Data DynamicsApril 16, 202610 min read

Prompt engineering is the technique of optimizing inputs to LLMs to achieve desired results. This post systematically covers fundamental techniques through advanced patterns, practical templates, and evaluation methods.

1. Prompt Engineering Fundamentals

Components of a Prompt

An effective prompt is composed of the following elements:

┌────────────────────────────────────────────┐
│              Prompt Structure               │
│                                             │
│  1. Role         — Model persona            │
│  2. Context      — Background, constraints  │
│  3. Instruction  — Task to perform          │
│  4. Input        — Data to process          │
│  5. Examples     — Desired I/O pairs        │
│  6. Format       — Response structure       │
│  7. Constraints  — What NOT to do           │
└────────────────────────────────────────────┘

Prompt Writing Principles

Principle	Bad Example	Good Example
Be specific	"Optimize the code"	"Improve this Python function's time complexity from O(n²) to O(n log n)"
Assign role	"Write SQL"	"You are a DBA. Write optimized SQL considering index utilization"
Specify format	"Tell me pros and cons"	"Present pros/cons in table format (item/pros/cons/notes)"
State constraints	"Summarize this"	"Summarize in 3 sentences max, translate technical terms to Korean"
Separate steps	"Analyze and write report"	"Step 1: Data analysis, Step 2: Derive insights, Step 3: Write report"

2. Core Prompting Techniques

Zero-shot Prompting

Performing tasks with instructions only, without examples.

Classify the sentiment of the following customer review as "positive", "negative", or "neutral".

Review: "Product quality is fine but shipping was too slow. Please send faster next time."

Sentiment:

Few-shot Prompting

Providing a few examples so the model learns the pattern.

Classify the following SQL error messages using these examples:

Error: "ORA-00942: table or view does not exist"
Category: Object access error
Action: Check table existence, verify permissions

Error: "ORA-01400: cannot insert NULL into"

• **EXTRACTED INFORMATION**:

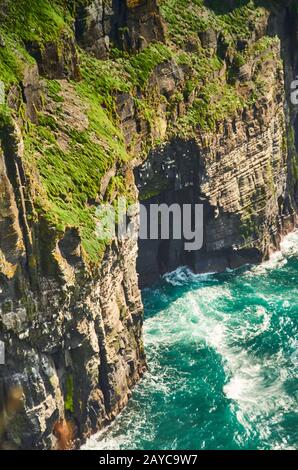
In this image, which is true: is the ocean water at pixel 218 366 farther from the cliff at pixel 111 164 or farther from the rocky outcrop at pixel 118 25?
the rocky outcrop at pixel 118 25

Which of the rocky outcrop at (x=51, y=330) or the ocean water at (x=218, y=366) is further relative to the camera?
the ocean water at (x=218, y=366)

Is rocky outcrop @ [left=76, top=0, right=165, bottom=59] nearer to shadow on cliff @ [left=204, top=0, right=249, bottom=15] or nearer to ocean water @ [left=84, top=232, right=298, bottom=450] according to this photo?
shadow on cliff @ [left=204, top=0, right=249, bottom=15]

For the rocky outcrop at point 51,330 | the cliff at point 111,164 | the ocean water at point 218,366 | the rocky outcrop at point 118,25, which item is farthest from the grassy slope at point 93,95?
the ocean water at point 218,366

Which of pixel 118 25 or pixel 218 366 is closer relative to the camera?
pixel 218 366

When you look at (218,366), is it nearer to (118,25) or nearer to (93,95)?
(93,95)

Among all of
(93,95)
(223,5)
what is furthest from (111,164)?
(223,5)
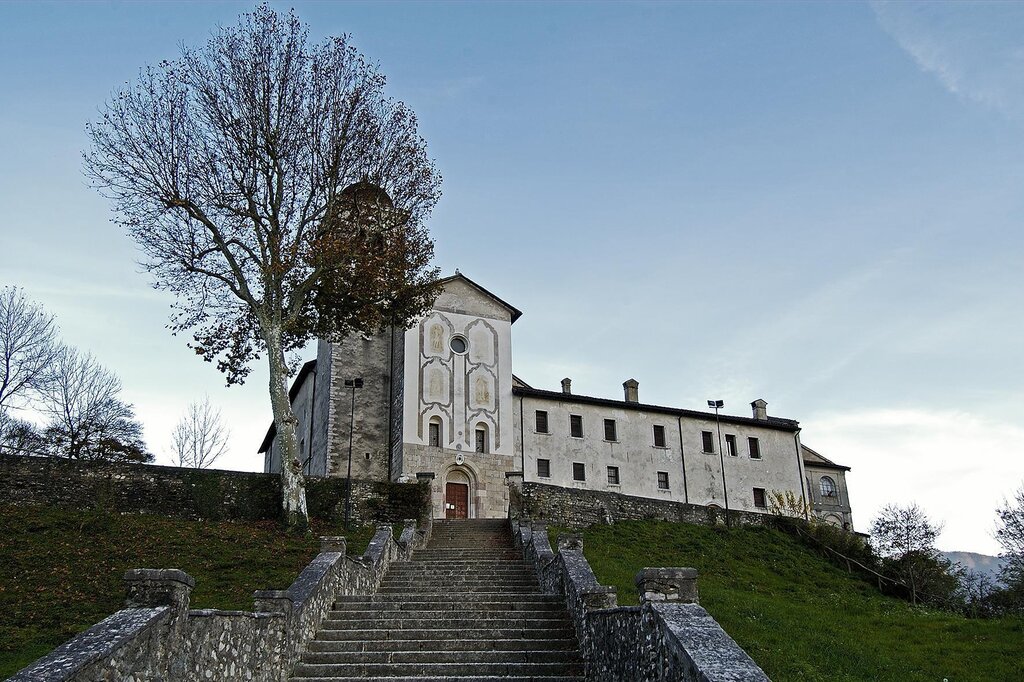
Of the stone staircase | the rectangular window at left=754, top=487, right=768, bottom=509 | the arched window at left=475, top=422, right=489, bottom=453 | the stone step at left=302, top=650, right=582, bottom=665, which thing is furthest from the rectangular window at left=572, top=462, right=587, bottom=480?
the stone step at left=302, top=650, right=582, bottom=665

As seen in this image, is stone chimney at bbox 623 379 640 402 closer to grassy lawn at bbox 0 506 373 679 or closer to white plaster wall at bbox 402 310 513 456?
white plaster wall at bbox 402 310 513 456

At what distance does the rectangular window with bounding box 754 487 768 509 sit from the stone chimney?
7514mm

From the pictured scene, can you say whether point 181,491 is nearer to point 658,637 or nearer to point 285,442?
point 285,442

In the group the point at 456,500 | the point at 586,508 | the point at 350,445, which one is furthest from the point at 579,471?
the point at 350,445

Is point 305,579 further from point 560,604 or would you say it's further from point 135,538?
point 135,538

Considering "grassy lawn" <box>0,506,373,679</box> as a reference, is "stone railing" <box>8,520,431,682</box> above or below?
below

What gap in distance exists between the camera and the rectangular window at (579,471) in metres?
38.6

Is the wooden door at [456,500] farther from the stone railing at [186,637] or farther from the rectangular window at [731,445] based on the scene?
the stone railing at [186,637]

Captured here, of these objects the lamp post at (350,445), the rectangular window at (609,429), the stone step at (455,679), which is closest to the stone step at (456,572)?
the stone step at (455,679)

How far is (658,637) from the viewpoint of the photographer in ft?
26.3

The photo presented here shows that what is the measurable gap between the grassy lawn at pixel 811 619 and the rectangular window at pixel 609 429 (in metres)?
10.0

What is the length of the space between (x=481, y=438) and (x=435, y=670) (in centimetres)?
2342

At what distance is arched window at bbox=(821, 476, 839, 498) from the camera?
50.2 metres

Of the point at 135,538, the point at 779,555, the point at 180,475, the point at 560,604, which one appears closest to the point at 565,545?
the point at 560,604
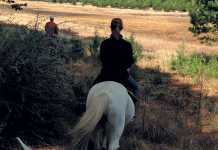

• **QUESTIONS ON THE MATERIAL**:
#1 Summarize the text on prompt engineering in two sentences.
#2 According to the prompt engineering text, what does zero-shot prompting mean?
#3 Resume the text on prompt engineering from the point where it stops.
The records were taken from another source.

• **ANSWERS TO THE EXERCISE**:
#1 Prompt engineering is the technique of optimizing inputs to LLMs to achieve desired results, and an effective prompt is built from elements such as role, context, instruction, input, examples, format, and constraints. The text gives writing principles such as being specific, assigning a role, and stating constraints, then describes zero-shot prompting, which uses instructions only, and few-shot prompting, which provides a few examples so the model learns the pattern.

#2 Performing tasks with instructions only, without examples.

#3
Category: Data integrity error
Action: Check NOT NULL columns, set defaults

Error: "ORA-04031: unable to allocate shared memory"
Category:
Action:

Few-shot design tips:

Tip	Description
Diverse examples	Include all categories evenly
Edge cases	Include boundary cases for accuracy
Consistent format	Write all examples in identical structure
Right number	3-5 is optimal (too many increases cost)
Order	Place most relevant example last

Chain-of-Thought (CoT) Prompting

Explicitly inducing step-by-step reasoning.

Q: 3 servers each handle 150 requests per second. If traffic increases 
   2.5x during peak hours, how many servers are needed with no request loss?

A: Let's solve step by step.

1. Current total capacity: 3 × 150 = 450 req/s
2. Peak traffic: 450 × 2.5 = 1,125 req/s
3. Required servers: 1,125 ÷ 150 = 7.5
4. Round up (servers are integers): 8

Therefore, at least 8 servers are needed during peak hours.

Note: Adding just "Let's think step by step" significantly improves accuracy in math, logic, and code analysis tasks.

Self-Consistency

Generate multiple reasoning attempts for the same question, then select the most frequent answer.

import anthropic
 
client = anthropic.Anthropic()
 
def self_consistency(prompt: str, n: int = 5):
    """Self-Consistency: majority vote answer selection"""
    answers = []
    for _ in range(n):
        response = client.messages.create(
            model="claude-sonnet-4-6",
            max_tokens=1024,
            temperature=0.7,
            messages=[{"role": "user", "content": prompt}]
        )
        answers.append(extract_answer(response.content[0].text))
    
    from collections import Counter
    most_common = Counter(answers).most_common(1)[0]
    return most_common[0], most_common[1] / n  # answer, confidence

Tree-of-Thought (ToT) Prompting

Explores multiple reasoning paths in a tree structure to find the optimal answer.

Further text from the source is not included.